Grouping of Instruction Sets
Data Movement Operation
| Instructions | Definition/Meaning |
|---|---|
| MOV | Transfer data from source to destination. |
| XCHG | Swap the contents of two registers or a register and a memory location. |
| PUSH | Push data onto the stack. |
| POP | Pop the data from the stack. |
| LEA | Load Effective Address |
Arithmetic Operation Instruction
| Instructions | Definition/Meaning |
|---|---|
| ADD, SUB, ADC, SBB | Sum, difference, sum with carry, difference with borrow. |
| INC, DEC | Increment, decrement. |
| MUL, IMUL, DIV, IDIV | Multiplication and division (unsigned and signed). |
Logical Instruction
| Instructions | Definition/Meaning |
|---|---|
| AND, OR, XOR, NOT | Bitwise logical operations. |
| TEST | Bitwise AND operation modifies flags while operands remain unchanged. |
| SHL, SHR, SAL, SAR | Shift left, shift right (logical and arithmetic). |
| ROL, ROR, RCL, RCR | Left rotate, right rotate (with carry). |
Useful Examples of 8086 Assembly Code
First example: Print the code for “Hello, World!”
.model small
.stack 100h
.data
msg db ‘Hello, World!$’, 0
.code
main proc
mov ax, @data ; Data segment to be initialize
mov ds, ax
lea dx, msg ; message Load address definition
mov ah, 9 ; Function defined to display string
int 21h ; Call DOS interrupt
mov ax, 4c00h ; Exit program
int 21h
main endp
end main
Explanation of the Above Code
- The string “Hello, World!” is defined by msg db.

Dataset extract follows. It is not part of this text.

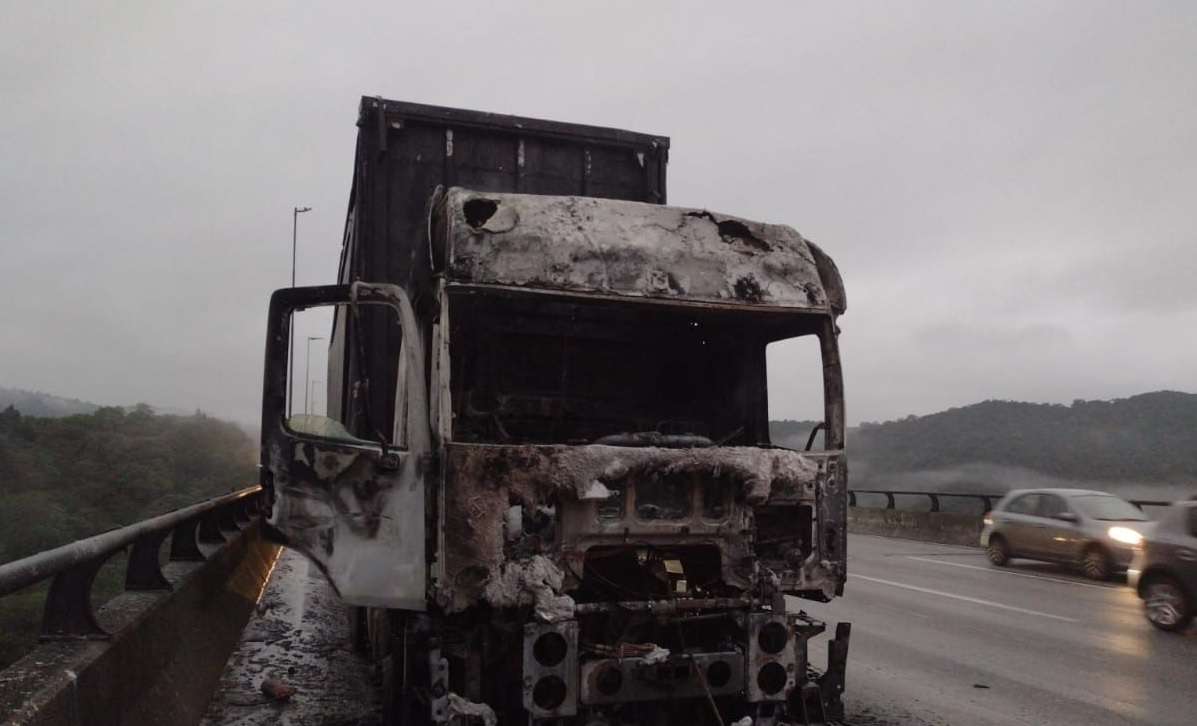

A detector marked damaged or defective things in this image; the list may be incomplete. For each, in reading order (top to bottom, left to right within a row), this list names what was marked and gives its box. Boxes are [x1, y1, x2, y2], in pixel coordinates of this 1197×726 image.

damaged door [260, 282, 434, 612]
destroyed vehicle [260, 99, 852, 724]
burned truck cab [262, 99, 852, 726]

- mov ah, 9: Chooses to print a string using the DOS interrupt function.
- The function is executed by int 21h.
Logic and Arithmetic Instructions
The addition, division, and increment operations are the three categories into which the 8086 arithmetic and logic unit processes have been divided. The processor status register is impacted by the majority of arithmetic and logic instructions.
MOV, MUL, JMP, and other op-code are examples of assembly language programming 8086 mnemonics that are used to carry out operations. Examples of 8086 assembly language programming.
Addition
ORG0000h MOV DX, #07H // Transfer the number 7 to register AXE. // MOV AX, #09H // Transfer 9 to accumulator AXE. // Add AX, 00H // record the outcome in AXE after adding the CX value to the R0 value. // END
Multiplication
ORG0000h MOV DX, #04H // Transfer the number 4 to the register DX// MOV AX, #08H // Transfer the value 8 to accumulator AX// MUL AX, 06H // The Accumulator AXE stores the multiplied result. // END
Subtraction
ORG 0000h MOV DX, #02H // Transfer the value 2 to register DX// MOV AX, #08H // Transfer the value 8 to accumulator AX// SUBB AX, 09H // Result value is stored in the Accumulator A X// END
Division
ORG 0000h MOV DX, #08H // Transfer the value 3 to register DX// MOV AX, #19H // Transfer the value 5 to accumulator AX// DIV AX, 08H // final value is stored in the Accumulator AX // END
Thus, this covers Assembly Level Programming 8086, Arithmetic and Logic Instructions, and 8086 Processor Architecture with basic example programs.
Conclusion on Assembly Language Programming 8086
Programming the 8086 assembly gives you a practical grasp of how low-level processors carry out commands. This guide’s examples include fundamental tasks including looping, arithmetic, and text printing. You may develop a solid foundation in assembly language programming and learn about hardware interactions by working through these examples.